Tropical Storm Ignacio Discussion Number 4
NWS National Hurricane Center Miami FL EP102021
900 AM MDT Mon Aug 02 2021
A large burst of deep convection has developed near the center and
over most of the southwestern semicircle of the cyclone. Recent
subjective satellite intensity estimates are a consensus T2.5/35 kt
from TAFB and SAB, and objective estimates from UW-CIMSS ADT and
SATCON are 37 kt and 39 kt, respectively. Based on these data, the
intensity has been increased to 35 kt, making the system the ninth
tropical storm of the 2021 eastern North Pacific hurricane season.
Tropical Storm Ignacio has continued to move west-northwestward, and
the initial motion estimate is 295/08 kt. Both the track forecast
and synoptic reasoning remain unchanged for this advisory.

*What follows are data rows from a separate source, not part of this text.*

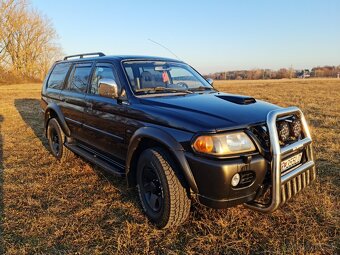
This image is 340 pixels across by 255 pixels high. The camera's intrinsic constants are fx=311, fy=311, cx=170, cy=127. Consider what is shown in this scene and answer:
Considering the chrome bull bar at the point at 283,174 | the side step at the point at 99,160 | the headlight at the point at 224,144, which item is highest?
the headlight at the point at 224,144

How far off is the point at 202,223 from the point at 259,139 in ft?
3.58

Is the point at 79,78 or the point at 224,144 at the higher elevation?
the point at 79,78

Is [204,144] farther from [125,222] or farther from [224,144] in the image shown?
[125,222]

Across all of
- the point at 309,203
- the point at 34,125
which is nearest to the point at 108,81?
the point at 309,203

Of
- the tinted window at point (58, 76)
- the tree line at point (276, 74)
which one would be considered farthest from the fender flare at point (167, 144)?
the tree line at point (276, 74)

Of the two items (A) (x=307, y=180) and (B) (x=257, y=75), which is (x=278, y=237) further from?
(B) (x=257, y=75)

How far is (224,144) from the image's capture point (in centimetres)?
268

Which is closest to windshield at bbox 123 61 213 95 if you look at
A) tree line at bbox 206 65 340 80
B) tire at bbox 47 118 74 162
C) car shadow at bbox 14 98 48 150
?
tire at bbox 47 118 74 162

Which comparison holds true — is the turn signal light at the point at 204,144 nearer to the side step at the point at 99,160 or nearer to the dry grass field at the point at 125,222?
the dry grass field at the point at 125,222

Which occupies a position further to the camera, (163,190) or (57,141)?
(57,141)

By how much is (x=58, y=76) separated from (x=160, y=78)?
2589 millimetres

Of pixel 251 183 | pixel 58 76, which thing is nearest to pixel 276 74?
pixel 58 76

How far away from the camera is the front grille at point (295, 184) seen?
2852mm

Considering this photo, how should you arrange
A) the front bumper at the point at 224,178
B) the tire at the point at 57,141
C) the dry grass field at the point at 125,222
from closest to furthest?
the front bumper at the point at 224,178 → the dry grass field at the point at 125,222 → the tire at the point at 57,141
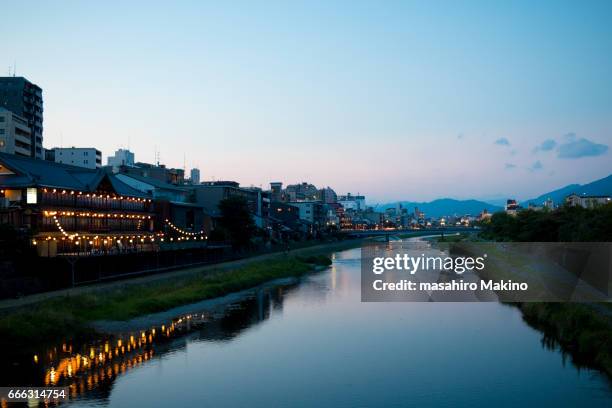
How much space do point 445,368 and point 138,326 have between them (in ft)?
37.6

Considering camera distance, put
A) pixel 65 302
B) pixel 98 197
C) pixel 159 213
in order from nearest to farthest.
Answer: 1. pixel 65 302
2. pixel 98 197
3. pixel 159 213

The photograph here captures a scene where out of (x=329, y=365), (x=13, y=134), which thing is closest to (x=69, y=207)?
(x=329, y=365)

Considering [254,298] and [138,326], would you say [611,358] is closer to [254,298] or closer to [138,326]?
[138,326]

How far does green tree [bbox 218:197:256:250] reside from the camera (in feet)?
176

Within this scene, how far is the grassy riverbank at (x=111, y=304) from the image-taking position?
758 inches

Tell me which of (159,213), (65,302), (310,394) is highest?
(159,213)

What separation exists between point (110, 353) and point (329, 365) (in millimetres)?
6711

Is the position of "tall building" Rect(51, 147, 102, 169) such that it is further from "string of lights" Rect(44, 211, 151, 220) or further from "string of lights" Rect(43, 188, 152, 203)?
"string of lights" Rect(44, 211, 151, 220)

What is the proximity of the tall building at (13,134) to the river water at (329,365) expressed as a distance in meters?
34.4

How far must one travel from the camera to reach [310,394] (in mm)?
15609

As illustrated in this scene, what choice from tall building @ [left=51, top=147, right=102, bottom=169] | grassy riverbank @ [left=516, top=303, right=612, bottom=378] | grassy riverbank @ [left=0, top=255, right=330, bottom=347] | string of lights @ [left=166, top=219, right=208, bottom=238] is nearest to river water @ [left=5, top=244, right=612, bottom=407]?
grassy riverbank @ [left=516, top=303, right=612, bottom=378]

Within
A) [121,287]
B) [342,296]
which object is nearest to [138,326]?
[121,287]

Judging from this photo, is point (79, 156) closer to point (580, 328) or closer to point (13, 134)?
point (13, 134)

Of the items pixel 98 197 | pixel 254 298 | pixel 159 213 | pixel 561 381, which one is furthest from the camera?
pixel 159 213
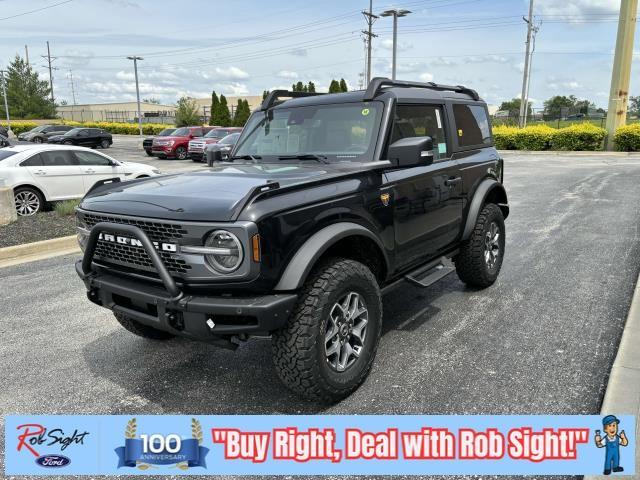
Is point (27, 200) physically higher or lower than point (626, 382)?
higher

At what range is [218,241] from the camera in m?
2.82

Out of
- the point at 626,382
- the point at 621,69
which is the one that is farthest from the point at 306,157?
the point at 621,69

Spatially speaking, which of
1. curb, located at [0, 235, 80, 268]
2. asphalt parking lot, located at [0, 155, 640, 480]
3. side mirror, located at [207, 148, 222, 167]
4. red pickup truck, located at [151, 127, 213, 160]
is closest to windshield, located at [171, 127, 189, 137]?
red pickup truck, located at [151, 127, 213, 160]

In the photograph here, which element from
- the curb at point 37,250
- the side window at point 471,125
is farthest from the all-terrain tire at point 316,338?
the curb at point 37,250

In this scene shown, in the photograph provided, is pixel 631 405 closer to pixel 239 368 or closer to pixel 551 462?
pixel 551 462

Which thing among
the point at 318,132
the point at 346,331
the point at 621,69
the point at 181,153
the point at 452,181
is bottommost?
the point at 181,153

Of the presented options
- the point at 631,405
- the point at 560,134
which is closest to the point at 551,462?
the point at 631,405

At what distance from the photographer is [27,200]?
10430mm

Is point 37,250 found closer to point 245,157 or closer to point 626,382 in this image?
point 245,157

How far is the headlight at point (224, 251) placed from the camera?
2760 millimetres

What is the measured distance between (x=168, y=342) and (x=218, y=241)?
1.92m

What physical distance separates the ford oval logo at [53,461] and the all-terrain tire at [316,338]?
1259 mm

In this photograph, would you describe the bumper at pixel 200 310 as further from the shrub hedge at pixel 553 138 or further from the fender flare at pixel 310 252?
the shrub hedge at pixel 553 138

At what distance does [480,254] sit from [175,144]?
73.4 feet
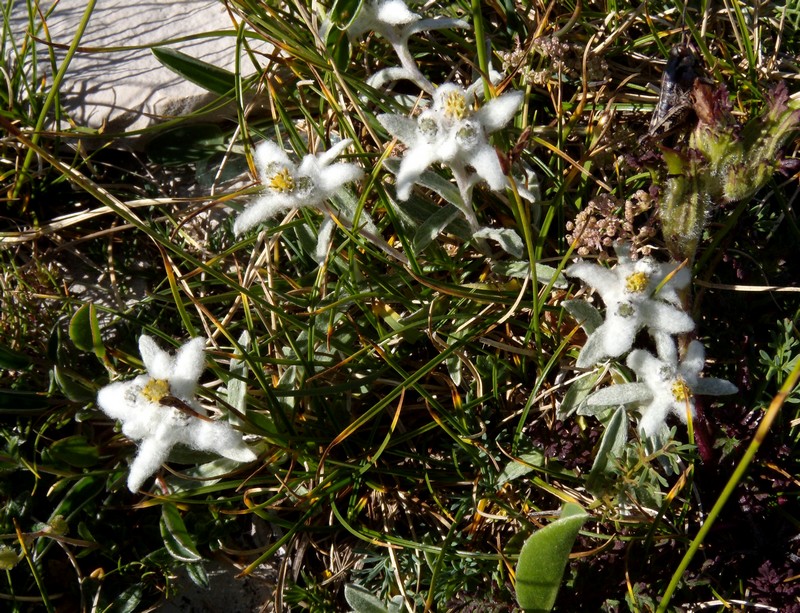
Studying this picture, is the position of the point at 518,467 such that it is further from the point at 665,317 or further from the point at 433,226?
the point at 433,226

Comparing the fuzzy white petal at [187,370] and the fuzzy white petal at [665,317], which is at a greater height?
the fuzzy white petal at [665,317]

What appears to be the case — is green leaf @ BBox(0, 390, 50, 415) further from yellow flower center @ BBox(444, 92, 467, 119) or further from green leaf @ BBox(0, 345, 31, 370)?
yellow flower center @ BBox(444, 92, 467, 119)

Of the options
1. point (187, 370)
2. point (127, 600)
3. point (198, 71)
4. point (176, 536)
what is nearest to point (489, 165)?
point (187, 370)

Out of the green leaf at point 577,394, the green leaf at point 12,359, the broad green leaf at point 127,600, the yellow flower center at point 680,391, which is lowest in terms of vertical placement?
the broad green leaf at point 127,600

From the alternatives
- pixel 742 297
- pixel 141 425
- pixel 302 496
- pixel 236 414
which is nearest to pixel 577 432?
pixel 742 297

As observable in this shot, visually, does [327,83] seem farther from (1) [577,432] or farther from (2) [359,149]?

Ignacio
is expected to maintain a west-northwestward motion, wedged between
a strong mid-/upper-level ridge to the north and Hurricane Hilda to
the southwest throughout the 48-hour forecast period. The new track
forecast is essentially just an update of the previous advisory
track, and lies down the middle of the tightly packed consensus
track models.
Ignacio is likely near its peak intensity given that northeasterly
vertical wind shear of 18-20 kt is expected to keep the strongest
convection displaced away from the strongest surface winds that are
likely occurring in the northeastern semicircle. By 24 hours or so,
Ignacio will be moving over sub-26C sea-surface temperatures and
into even stronger wind shear, which should induce steady weakening,
with dissipation expected by 60 hours. The new NHC intensity
forecast is similar to the previous advisory, and closely follows a
blend of the NOAA-HCCA and IVCN consensus intensity models.